Ce jeudi, le président américain Barack
Obama a annoncé lors d’une conférence de presse que Chrysler, le troisième
constructeur automobile américain, était en faillite et se plaçait sous le
chapitre 11 de la loi américaine sur la faillite. Obama a déclaré que ce
processus permettrait de « sauver des emplois » et serait rapide et
sans douleur.
Il n’a fallu que quelques heures pour
que ses paroles se révèlent être mensongères. Toutes les usines de Chrysler
seront fermées pour la durée du processus de faillite et au moins six
d’entre elles sont définitivement fermées. Des analystes ont affirmé que
la faillite de Chrysler pourrait traîner en cour et que la compagnie pourrait
être liquidée. Beaucoup de travailleurs de Chrysler ne mettront plus jamais les
pieds dans leur usine.
Dans ses commentaires de jeudi dernier,
Obama a cherché à faire porter le blâme de la faillite à une poignée de fonds
spéculatifs et autres détenteurs d’actions qui ont refusé de diminuer la
dette de Chrysler. Cela est un écran de fumée. En fait, c’est
l’administration Obama qui a mis Chrysler en faillite.

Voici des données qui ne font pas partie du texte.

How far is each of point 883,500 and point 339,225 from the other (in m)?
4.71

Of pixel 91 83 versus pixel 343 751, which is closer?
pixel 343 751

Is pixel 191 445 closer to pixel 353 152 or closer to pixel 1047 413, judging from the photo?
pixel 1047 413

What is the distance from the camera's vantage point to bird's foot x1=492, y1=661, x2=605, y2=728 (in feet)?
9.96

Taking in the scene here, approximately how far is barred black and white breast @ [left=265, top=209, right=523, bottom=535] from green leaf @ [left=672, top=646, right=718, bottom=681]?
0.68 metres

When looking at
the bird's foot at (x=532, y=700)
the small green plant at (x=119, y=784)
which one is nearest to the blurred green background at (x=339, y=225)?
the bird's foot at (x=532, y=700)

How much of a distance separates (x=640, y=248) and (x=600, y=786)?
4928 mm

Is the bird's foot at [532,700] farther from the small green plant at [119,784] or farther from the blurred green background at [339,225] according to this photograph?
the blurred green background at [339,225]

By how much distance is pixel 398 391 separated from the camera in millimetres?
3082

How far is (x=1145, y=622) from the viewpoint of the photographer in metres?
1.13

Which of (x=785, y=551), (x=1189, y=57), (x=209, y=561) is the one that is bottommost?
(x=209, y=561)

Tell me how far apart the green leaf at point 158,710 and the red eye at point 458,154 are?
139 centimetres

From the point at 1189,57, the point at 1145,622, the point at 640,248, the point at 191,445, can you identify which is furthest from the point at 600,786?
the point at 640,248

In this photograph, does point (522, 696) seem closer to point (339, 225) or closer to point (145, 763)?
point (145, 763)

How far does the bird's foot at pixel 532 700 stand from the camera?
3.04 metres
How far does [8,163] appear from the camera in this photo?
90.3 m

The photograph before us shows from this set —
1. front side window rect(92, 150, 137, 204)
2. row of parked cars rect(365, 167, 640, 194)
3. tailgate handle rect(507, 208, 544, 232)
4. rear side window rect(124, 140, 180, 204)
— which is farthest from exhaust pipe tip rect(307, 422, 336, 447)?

L’administration, en accord avec les
Travailleurs unis de l’auto (United Auto Workers, UAW), Chrysler et Fiat,
a soulevé la menace de la faillite pour forcer les travailleurs de l’auto
à accepter d’immenses concessions. Une fois les concessions acceptées, Chrysler
a été soumis au chapitre 11.
Les UAW ont joué un rôle clé dans cette
conspiration en empêchant toute résistance des travailleurs.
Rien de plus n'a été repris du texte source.